The former fourth-round draft pick in 2011 was signed to a long-term extension in advance of the 2014 season, a year after he entered the starting lineup, suffered an ankle injury in the opener, and was demoted to nickel due to his struggles upon his return. He only regained his starting job late in the year, which included a pick six in the penultimate game.
During his first season under his new contract, he was demoted yet again after several games, and then benched after continued struggles. Last season, he was projected to return to the starting lineup, but was replaced between the conclusion of the preseason and the start of the regular season. He served as the nickel cornerback in the season opener, but did not play again.
A common thread throughout these three seasons, and, in fact, his entire career, has been injuries. It started during his rookie training camp, which threatened his ability to make the roster in the first place, and has continued to included season-ending stints on injured reserve in each of the past two seasons.
Because of his injuries and ineffectiveness, it has been a widely held belief that he would not see the third year of his new deal this year, with Allen likely becoming a post-June cut that would save them the amount of his scheduled base salary while pushing dead money into 2017.
But if the Steelers have indeed extended an offer to return on a lower salary, and if he indeed accepts the terms of his restructured contract, then it at least opens the door for him to remain with the team in 2016 after struggling to contribute over the course of the past three seasons.
It would not, however, guarantee him a roster spot simply to take a pay cut, of course.

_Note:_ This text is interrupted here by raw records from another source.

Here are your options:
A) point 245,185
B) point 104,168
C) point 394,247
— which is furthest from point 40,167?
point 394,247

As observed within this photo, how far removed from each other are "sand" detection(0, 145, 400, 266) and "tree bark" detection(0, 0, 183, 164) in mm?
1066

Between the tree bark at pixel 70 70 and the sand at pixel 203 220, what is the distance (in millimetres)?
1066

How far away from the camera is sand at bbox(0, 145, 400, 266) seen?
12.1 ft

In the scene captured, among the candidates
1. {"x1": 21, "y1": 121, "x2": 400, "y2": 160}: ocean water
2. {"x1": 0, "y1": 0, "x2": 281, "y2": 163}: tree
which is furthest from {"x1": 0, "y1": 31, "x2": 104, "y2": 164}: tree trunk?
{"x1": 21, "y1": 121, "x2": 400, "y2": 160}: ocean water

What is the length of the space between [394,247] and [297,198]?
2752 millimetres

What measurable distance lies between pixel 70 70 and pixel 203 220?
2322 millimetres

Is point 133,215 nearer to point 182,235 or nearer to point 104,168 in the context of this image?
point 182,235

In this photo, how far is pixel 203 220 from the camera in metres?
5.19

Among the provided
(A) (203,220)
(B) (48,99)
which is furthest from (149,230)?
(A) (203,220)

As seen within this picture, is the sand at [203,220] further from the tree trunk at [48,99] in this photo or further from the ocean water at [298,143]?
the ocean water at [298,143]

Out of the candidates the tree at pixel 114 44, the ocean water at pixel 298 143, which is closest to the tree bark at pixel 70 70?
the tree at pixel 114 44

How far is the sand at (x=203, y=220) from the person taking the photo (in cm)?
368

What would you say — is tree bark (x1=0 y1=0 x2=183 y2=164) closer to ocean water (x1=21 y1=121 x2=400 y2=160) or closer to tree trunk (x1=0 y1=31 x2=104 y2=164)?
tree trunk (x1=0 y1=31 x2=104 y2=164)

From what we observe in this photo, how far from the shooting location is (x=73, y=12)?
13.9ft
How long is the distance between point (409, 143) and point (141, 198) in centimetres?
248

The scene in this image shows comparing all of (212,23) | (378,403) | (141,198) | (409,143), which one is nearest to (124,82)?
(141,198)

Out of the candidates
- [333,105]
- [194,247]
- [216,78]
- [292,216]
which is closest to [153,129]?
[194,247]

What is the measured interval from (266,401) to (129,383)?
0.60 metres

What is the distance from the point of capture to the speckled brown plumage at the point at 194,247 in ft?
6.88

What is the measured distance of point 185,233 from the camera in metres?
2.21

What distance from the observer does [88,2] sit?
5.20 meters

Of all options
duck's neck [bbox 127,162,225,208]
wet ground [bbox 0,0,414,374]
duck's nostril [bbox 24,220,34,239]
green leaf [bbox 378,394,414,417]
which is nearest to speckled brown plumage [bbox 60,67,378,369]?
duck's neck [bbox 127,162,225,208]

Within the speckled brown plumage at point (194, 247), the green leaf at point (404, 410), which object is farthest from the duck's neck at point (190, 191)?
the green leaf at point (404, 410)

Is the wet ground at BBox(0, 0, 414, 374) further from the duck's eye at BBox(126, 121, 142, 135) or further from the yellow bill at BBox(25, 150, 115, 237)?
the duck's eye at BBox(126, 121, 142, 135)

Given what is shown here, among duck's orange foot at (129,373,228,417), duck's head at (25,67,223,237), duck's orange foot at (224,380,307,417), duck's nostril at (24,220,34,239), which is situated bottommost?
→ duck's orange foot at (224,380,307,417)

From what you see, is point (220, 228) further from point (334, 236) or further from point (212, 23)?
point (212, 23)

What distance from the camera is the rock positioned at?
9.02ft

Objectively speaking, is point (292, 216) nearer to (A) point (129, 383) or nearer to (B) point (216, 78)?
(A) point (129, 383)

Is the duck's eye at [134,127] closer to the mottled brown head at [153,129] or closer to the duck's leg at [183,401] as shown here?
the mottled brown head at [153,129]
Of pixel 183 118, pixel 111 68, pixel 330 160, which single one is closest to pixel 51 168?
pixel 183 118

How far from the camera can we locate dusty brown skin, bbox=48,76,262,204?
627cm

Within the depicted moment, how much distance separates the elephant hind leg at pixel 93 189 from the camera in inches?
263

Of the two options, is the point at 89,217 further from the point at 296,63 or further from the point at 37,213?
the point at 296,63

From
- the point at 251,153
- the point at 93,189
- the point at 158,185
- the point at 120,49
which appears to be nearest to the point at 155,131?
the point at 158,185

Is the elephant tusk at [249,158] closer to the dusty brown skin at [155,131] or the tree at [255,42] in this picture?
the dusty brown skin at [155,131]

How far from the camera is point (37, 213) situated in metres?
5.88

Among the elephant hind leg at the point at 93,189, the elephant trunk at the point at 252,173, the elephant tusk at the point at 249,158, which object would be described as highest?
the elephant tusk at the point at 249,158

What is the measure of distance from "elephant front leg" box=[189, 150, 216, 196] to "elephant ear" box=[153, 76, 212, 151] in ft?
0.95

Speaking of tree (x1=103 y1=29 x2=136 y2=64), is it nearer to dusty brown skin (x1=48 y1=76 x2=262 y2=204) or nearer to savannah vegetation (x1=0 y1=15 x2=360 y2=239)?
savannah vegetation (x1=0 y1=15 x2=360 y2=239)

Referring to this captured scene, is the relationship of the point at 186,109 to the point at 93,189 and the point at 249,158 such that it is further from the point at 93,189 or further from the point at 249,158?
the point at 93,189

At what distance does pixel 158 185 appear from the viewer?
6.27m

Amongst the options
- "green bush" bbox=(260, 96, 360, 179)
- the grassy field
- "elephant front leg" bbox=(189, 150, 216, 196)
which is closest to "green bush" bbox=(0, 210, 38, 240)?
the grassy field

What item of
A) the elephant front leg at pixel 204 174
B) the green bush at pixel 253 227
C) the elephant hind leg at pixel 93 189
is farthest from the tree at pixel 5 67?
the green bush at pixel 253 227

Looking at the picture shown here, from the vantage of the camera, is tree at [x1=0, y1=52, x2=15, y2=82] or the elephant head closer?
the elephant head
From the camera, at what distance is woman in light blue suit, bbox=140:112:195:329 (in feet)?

Even if he agrees to take a hit on his scheduled base salary, it would not change the fact that that money is not guaranteed, and that he could still be released at any time. It merely makes the prospect of carrying him on the roster more palatable.
What it does is give him a chance, and it gives the team options. At the moment, one could speculate that Allen under his current contract is not a roster option, but Allen under a reduced base salary could be an option, with a stress on the word option.
The Steelers will continue to attempt to improve their secondary, particularly the cornerback position, via free agency and the draft. And they will look to see where they stand at the position during training camp and the preseason. If Allen is agreeable to a pay cut, he can put himself in the mix for 2016, in some capacity. Otherwise, figure on him being gone in June.